Les tissus rouges des coussins sont élimés, mais le canapé reste très douillet. On a invité des amis pour fêter ça et on s’est amusé dans la soirée à écrire à la machine des menus chics de restaurants. « Harmonie d’artichauts et cerisettes de tomates et ses langoustines au citron confit en entrée. Suprême de pintade, sa farandole de cèpes et de pommes fondantes en plat principal... ». Chacun allant puiser dans ses souvenirs.
Jour 13
Je ne sais pas trop où je vais en racontant ce journal. C'est une sorte témoignage, j’imagine. D’une époque où la notion de possession matérielle n'existe plus. Ce qui m'appartient aujourd’hui disparaîtra peut-être demain. A quoi bon s'y attacher ?
On a longtemps confondu possession matérielle et amour. Il suffit que l'un disparaisse pour que l'autre réapparaisse. Les gens ne sont pas moins heureux qu'auparavant. Enfin, je n'en sais rien, je suppose. Les couples continuent d'avoir des enfants. L’humanité, de prolonger cette vie rudimentaire.

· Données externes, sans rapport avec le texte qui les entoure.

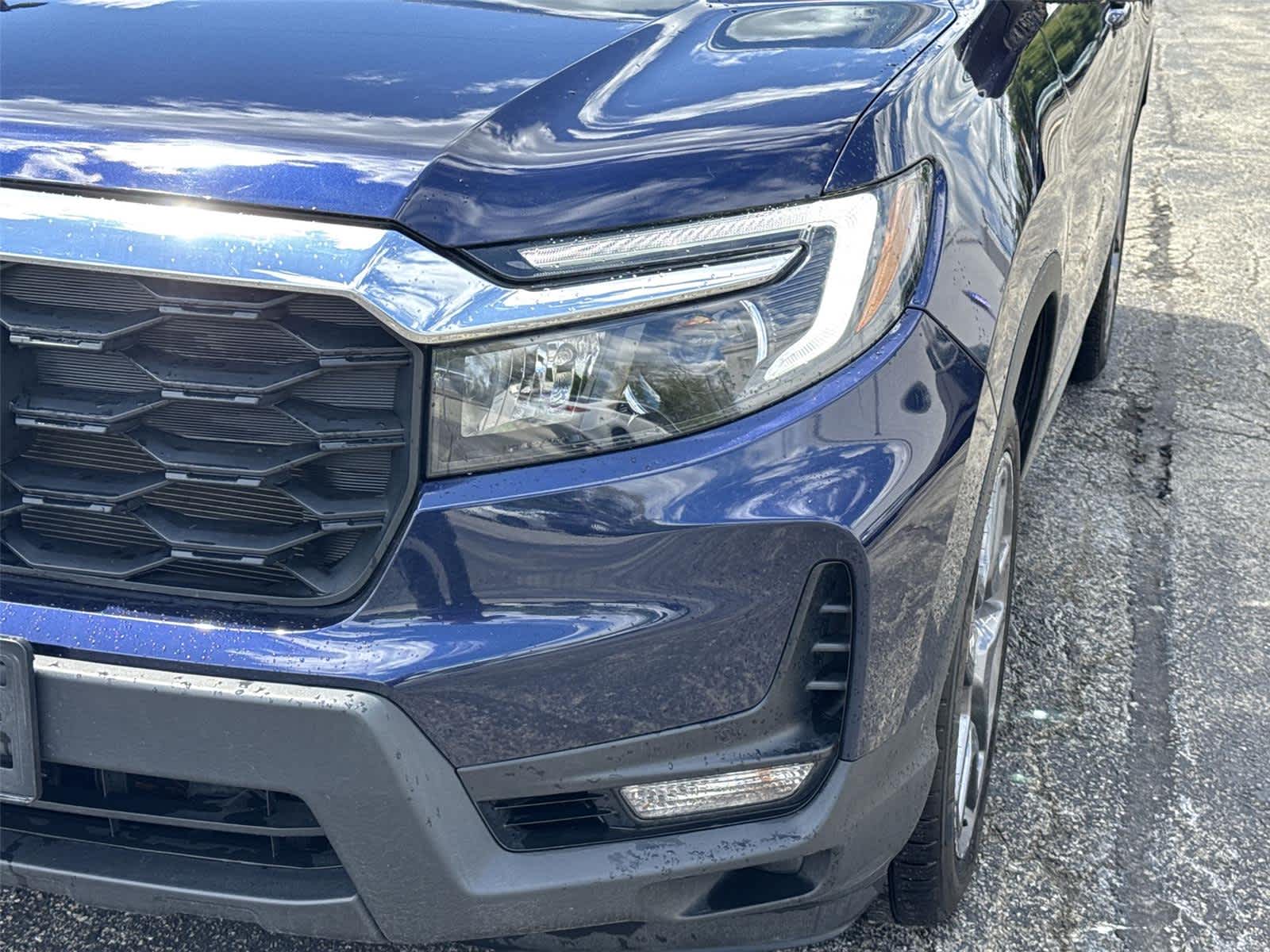 Thumbnail: 2023 Honda Passport - 8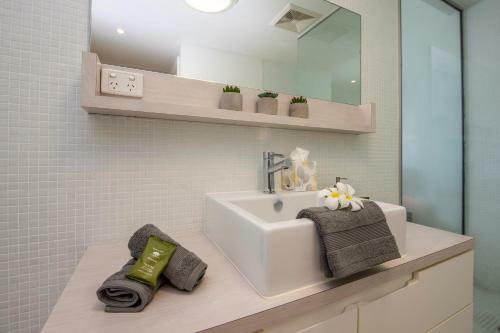 Apartamento Bright Point 1308 At Magnetic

Notre enfant doit naître dans un mois et demi. Le médecin vient de me mettre en congé. Les accouchements sont devenus beaucoup plus risqués depuis que les hôpitaux de taille moyenne ont renoncé aux équipements de pointe. Dans le pays, on compte trois ou quatre centres de recherche médicale. Les autres établissements sont retournés à une médecine élémentaire. On verra bien.
Jour 14
Un couple d'amis m'a ramené un petit transistor trafiqué. Je peux le charger grâce à son panneau solaire et capter une émission de jazz produite localement. Ils m'ont dit que l'appareil ne valait rien, qu’il ne risquait pas d'attirer l'attention de visiteurs. Installée sur le canapé rouge, j'admire les animateurs radio qui ne renoncent pas à leur passion, alors qu’ils n’ont quasiment plus d’auditeurs.

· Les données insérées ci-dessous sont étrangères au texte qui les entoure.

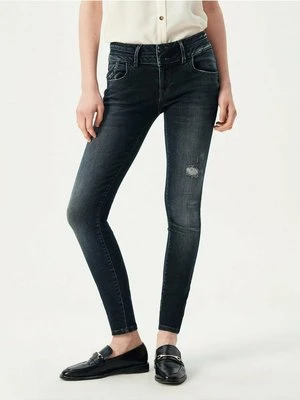 Jeansy Slim Fit LTB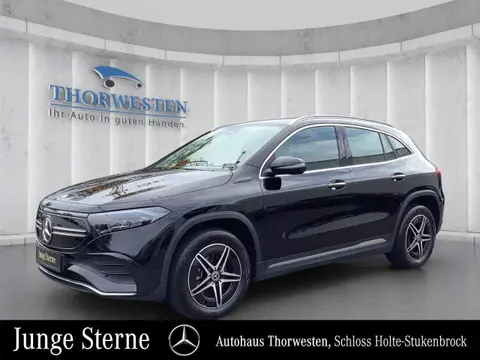 Used MERCEDES-BENZ CLASSE EQA Electric 2022 Ad 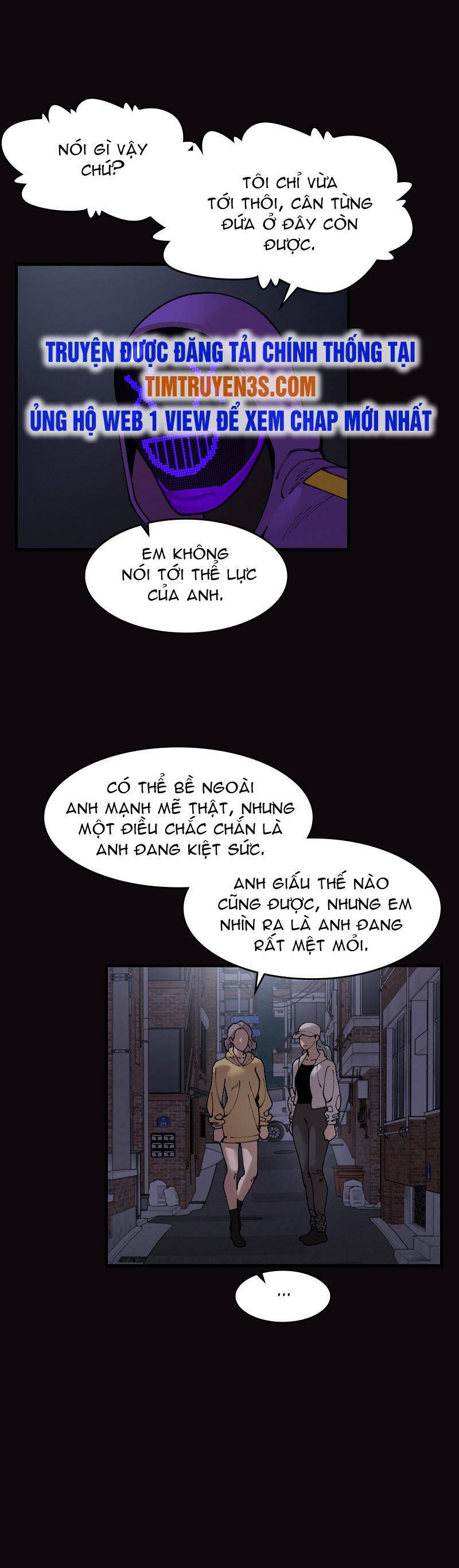 Xếp Hạng Bắt Nạt: Chapter 69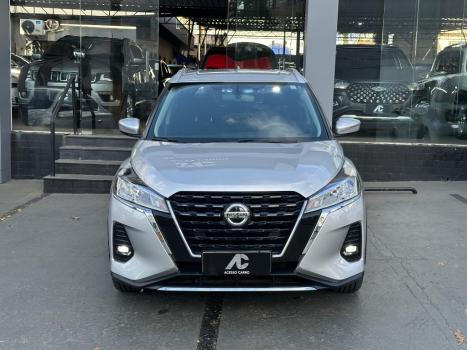 NISSAN Kicks 1.6 16V 4P FLEXSTART ADVANCE XTRONIC AUTOM�TICO CVT, Foto 2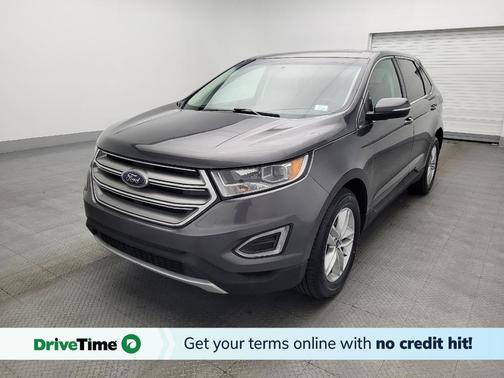 2015 Ford Edge SEL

Je m'attends à tomber nez à nez avec un voleur d'un jour à l'autre, maintenant que je suis confinée toute la journée à l'intérieur. Au pire, je lui tendrais l'appareil pour qu'il s'en aille.

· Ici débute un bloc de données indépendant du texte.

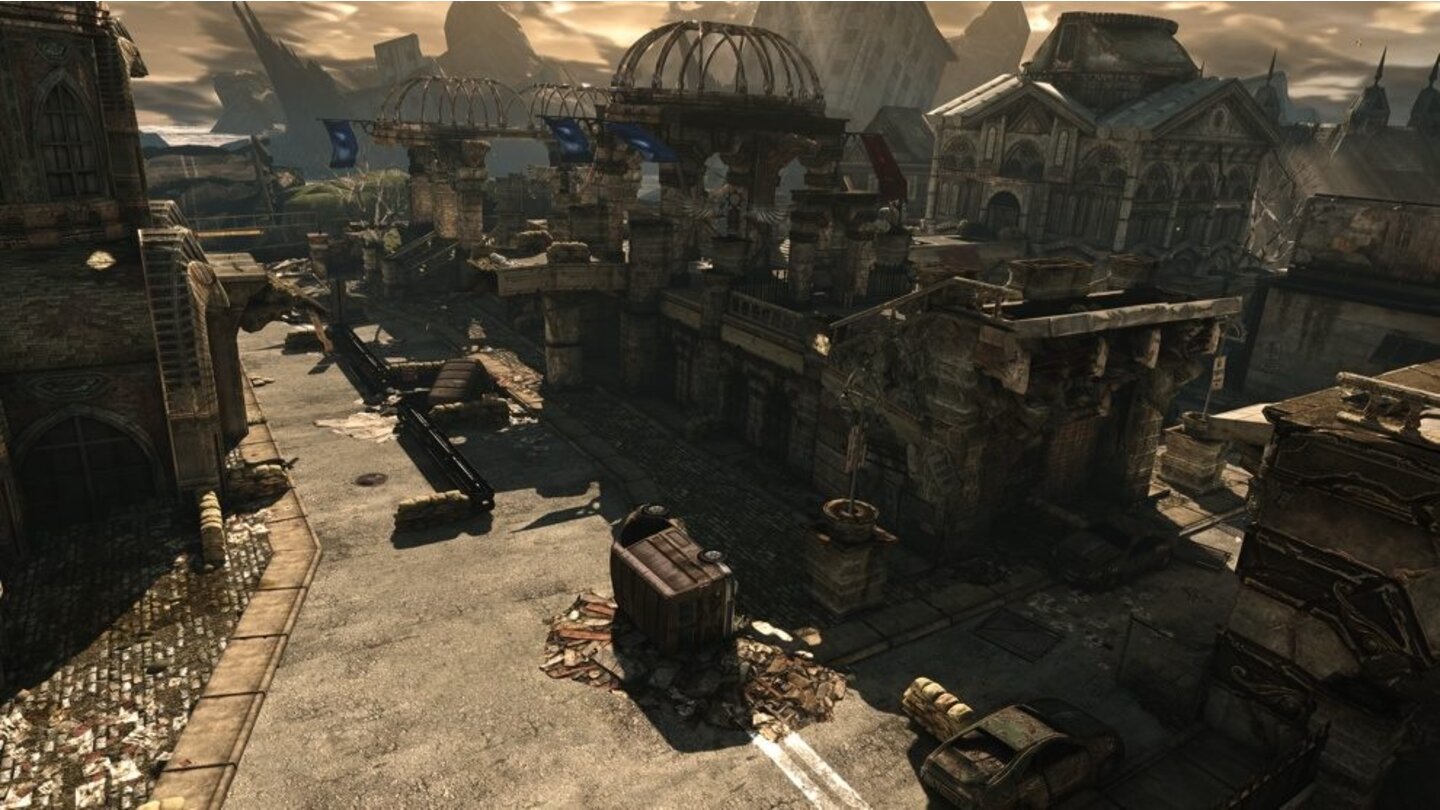 Gears of War 3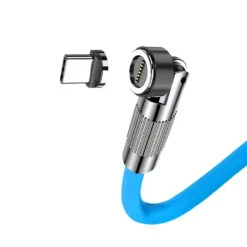 Câble USB-C Vers USB-A Magnétique -Monde Electronique Cable USB C vers USB A magnetique type c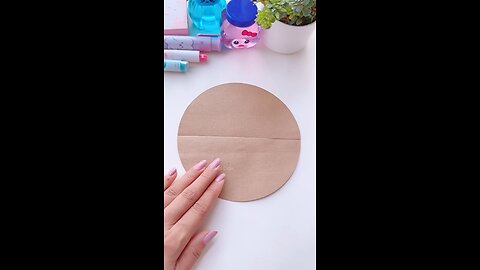 Paper craft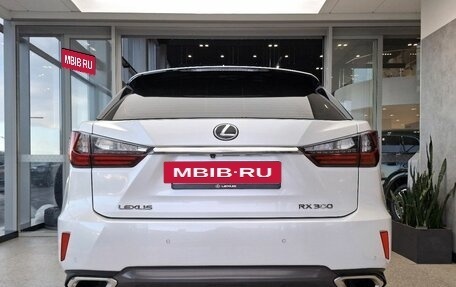 Lexus RX IV рестайлинг, 2018 год, 4 796 000 рублей, 5 фотография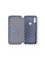 Чехол книжка боковой Fashion Case для Huawei Y6 2019/Honor 8A бордовый - фото 40365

Un bref coup d’œil à l'appartement permet de se rendre compte que rien ne peut y être emporté facilement. A moins de venir avec du matériel de soudure et d'avoir plusieurs heures devant soi.
Jour 15
A croire que mes mots étaient prémonitoires ! J'ai passé mon après-midi au lit à cacher le petit transistor dans le sac de couchage pendant que les voleurs décollaient le canapé rouge du sol. Ils sont repartis en l'emportant sur leur dos et en m'ignorant totalement. Étienne était déçu en rentrant du travail. C'est le quatrième canapé que nous perdons.
C'est stupide, cet attachement à cette radio. Et à cette machine. Les journées sont un peu longues. Demain, j’irai me promener en forêt.
Note: Texte rédigé en 2015. Adapté en janvier 2024.